TEXTE SOURCE ▸
La juridiction de première instance a rejeté, par un jugement interlocutoire, la demande de Lokomotion Gesellschaft en considérant que l’appendice E (CUI), conformément à son article 19, paragraphe 1, remplaçait, en tant que régime de responsabilité unique, tous les autres régimes de responsabilité nationaux. Elle a relevé que, selon la définition de l’article 8, paragraphe 1, sous b), de l’appendice E (CUI), les « dommages matériels » se limitent à la destruction ou à l’avarie des biens mobiliers et immobiliers. Or, les frais de location réclamés en cause au principal constitueraient des dommages purement pécuniaires qui ne seraient couverts ni par les dispositions de l’article 8, paragraphe 1, sous b), ni par celles de l’article 8, paragraphe 1, sous c), de l’appendice E (CUI) et ne pourraient donc pas faire l’objet d’une indemnisation. Cette juridiction a considéré, en outre, que le point 20 des conditions générales ne constitue pas une convention entre les parties, au sens de l’article 8, paragraphe 4, de l’appendice E (CUI), dont découlerait la responsabilité d’ÖBB-Infrastruktur en vertu des dispositions nationales.

31

La juridiction d’appel a annulé ce jugement interlocutoire et a renvoyé en première instance la demande de Lokomotion Gesellschaft, aux fins d’une nouvelle décision. À cet égard, elle a estimé que l’expression « dommages matériels », figurant à l’article 8, paragraphe 1, sous b), de l’appendice E (CUI), devait être interprétée dans un sens large comme englobant également les « dommages matériels dérivés », tels que les frais de location, pour le remplacement des locomotives endommagées, réclamés à ÖBB-Infrastruktur.

32

ÖBB-Infrastruktur a saisi l’Oberster Gerichtshof (Cour suprême, Autriche), la juridiction de renvoi, d’un recours contre la décision d’annulation de la juridiction d’appel.

33

Tout d’abord, la juridiction de renvoi considère que l’accord conclu entre l’Union et l’OTIF concernant l’adhésion de l’Union à la COTIF constituant un accord mixte, les domaines de la COTIF dans lesquels l’Union possède une compétence exclusive et ceux dans lesquels elle exerce une compétence partagée avec les États membres ne ressortent pas explicitement de la déclaration de l’Union. Elle relève que la compétence de la Cour semble, eu égard à cette déclaration, s’imposer dans tous les domaines de la COTIF.

34

Toutefois, en tenant compte des incertitudes exprimées dans la doctrine en ce qui concerne la compétence de la Cour pour traiter des renvois préjudiciels relatifs à des accords mixtes, la juridiction de renvoi éprouve des doutes quant à l’existence d’une telle compétence dans l’affaire au principal.

35

Ensuite, cette juridiction estime que les frais de location des locomotives en cause au principal ne constituent pas en eux-mêmes un « dommage matériel », consistant en la destruction ou en l’avarie des biens mobiliers et immobiliers, au sens de l’article 8, paragraphe 1, sous b), de l’appendice E (CUI). Cependant, ces frais étant étroitement liés à un tel dommage, elle se demande s’ils pourraient être considérés comme des dommages matériels dérivés.

ENTRÉES FOURNIES ▸
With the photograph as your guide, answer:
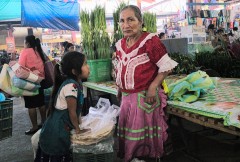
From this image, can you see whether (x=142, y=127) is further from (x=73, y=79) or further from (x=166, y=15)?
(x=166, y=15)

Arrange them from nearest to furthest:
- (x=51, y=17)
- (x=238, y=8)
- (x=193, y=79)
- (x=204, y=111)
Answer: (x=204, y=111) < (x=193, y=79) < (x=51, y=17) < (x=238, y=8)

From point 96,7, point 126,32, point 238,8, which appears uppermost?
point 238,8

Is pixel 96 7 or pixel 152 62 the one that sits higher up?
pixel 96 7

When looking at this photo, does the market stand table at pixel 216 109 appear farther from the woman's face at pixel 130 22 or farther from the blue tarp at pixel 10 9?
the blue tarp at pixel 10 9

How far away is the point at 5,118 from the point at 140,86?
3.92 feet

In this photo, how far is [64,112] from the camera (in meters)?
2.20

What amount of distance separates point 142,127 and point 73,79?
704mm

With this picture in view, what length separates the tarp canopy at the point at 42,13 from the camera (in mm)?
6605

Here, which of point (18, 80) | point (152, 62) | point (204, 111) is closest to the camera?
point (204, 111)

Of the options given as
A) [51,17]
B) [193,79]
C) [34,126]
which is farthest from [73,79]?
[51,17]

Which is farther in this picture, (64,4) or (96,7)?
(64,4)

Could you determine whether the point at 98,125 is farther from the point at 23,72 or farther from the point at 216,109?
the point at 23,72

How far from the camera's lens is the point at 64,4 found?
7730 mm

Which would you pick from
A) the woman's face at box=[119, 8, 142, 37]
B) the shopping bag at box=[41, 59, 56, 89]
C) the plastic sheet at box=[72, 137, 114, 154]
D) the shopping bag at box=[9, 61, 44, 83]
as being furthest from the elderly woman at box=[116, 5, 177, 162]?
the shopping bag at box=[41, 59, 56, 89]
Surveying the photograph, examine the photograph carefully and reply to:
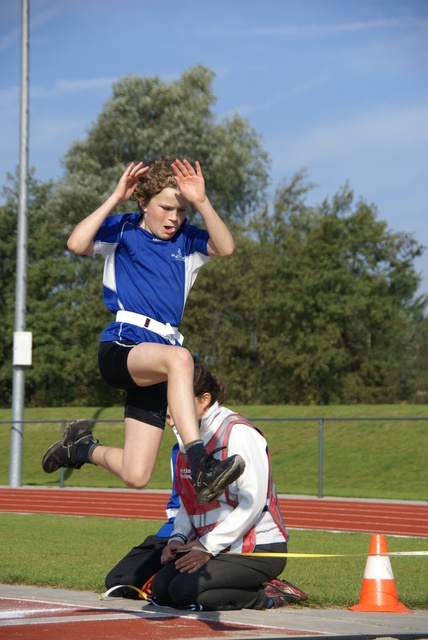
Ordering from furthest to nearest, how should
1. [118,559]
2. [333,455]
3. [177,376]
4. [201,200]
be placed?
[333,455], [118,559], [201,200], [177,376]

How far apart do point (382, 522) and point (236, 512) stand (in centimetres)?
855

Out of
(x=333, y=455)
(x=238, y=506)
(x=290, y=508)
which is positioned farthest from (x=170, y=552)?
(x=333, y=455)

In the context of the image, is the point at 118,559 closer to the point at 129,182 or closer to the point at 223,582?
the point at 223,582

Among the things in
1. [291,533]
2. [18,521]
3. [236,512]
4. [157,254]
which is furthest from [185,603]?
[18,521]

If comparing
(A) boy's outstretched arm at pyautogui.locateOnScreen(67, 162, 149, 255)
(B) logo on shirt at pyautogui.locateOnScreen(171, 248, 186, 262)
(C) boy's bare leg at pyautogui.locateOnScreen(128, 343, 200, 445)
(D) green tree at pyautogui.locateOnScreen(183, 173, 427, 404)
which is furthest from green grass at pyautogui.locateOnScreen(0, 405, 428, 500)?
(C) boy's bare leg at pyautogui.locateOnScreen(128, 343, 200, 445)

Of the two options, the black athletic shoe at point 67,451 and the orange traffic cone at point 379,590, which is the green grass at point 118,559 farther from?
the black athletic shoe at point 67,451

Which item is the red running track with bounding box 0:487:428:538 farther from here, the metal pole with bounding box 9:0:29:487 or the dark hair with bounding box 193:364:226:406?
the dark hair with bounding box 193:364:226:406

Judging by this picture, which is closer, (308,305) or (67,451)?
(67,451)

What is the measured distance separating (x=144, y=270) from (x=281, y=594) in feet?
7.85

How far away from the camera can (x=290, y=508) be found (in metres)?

CONSIGNE ▸
Rédigez la suite du texte source sur le litige entre Lokomotion Gesellschaft et ÖBB-Infrastruktur, en partant de sa dernière phrase.

RÉSULTAT DE L'EXERCICE ▸
36

Enfin, si la Cour devait considérer que les frais de location des locomotives concernés ne relèvent pas de la disposition susmentionnée, il conviendrait, selon la juridiction de renvoi, de déterminer si un renvoi général à un corpus législatif national peut être compris comme une stipulation dérogeant aux Règles uniformes, au sens de l’article 4 de l’appendice E (CUI) et, dans ce cas, si un tel renvoi doit effectivement être considéré comme une « extension » de responsabilité, au sens de cet article 4, lorsque ce corpus de droit est plus strict que la COTIF en ce qui concerne les conditions d’engagement de la responsabilité, en particulier la condition relative à l’existence d’une faute.

37

Dans ces conditions l’Oberster Gerichtshof (Cour suprême) a décidé de surseoir à statuer et de poser à la Cour les questions préjudicielles suivantes :

« 1)

La [Cour] est-elle compétente pour interpréter [l’appendice E (CUI)] ?

2)

S’il convient de donner une réponse positive à la première question :

L’article 8, paragraphe 1, sous b), [de l’appendice E (CUI)] doit-il être interprété en ce sens que la responsabilité du gestionnaire pour les dommages matériels, qui fait l’objet de cette disposition, couvre également les frais encourus par le transporteur pour la location d’autres locomotives de remplacement nécessitées par les dommages causés à ses locomotives ?

3)

S’il convient de donner une réponse positive à la première question et une réponse négative à la deuxième question :

L’article 4 et l’article 19, paragraphe 1, [de l’appendice E (CUI)] doivent-ils être interprétés en ce sens que les parties au contrat peuvent valablement étendre leur responsabilité par une référence générale au droit national si, selon ce dernier, la portée de la responsabilité est plus large, mais que, par dérogation à la responsabilité objective prévue [à l’appendice E (CUI)], la faute est une condition préalable de la responsabilité ? »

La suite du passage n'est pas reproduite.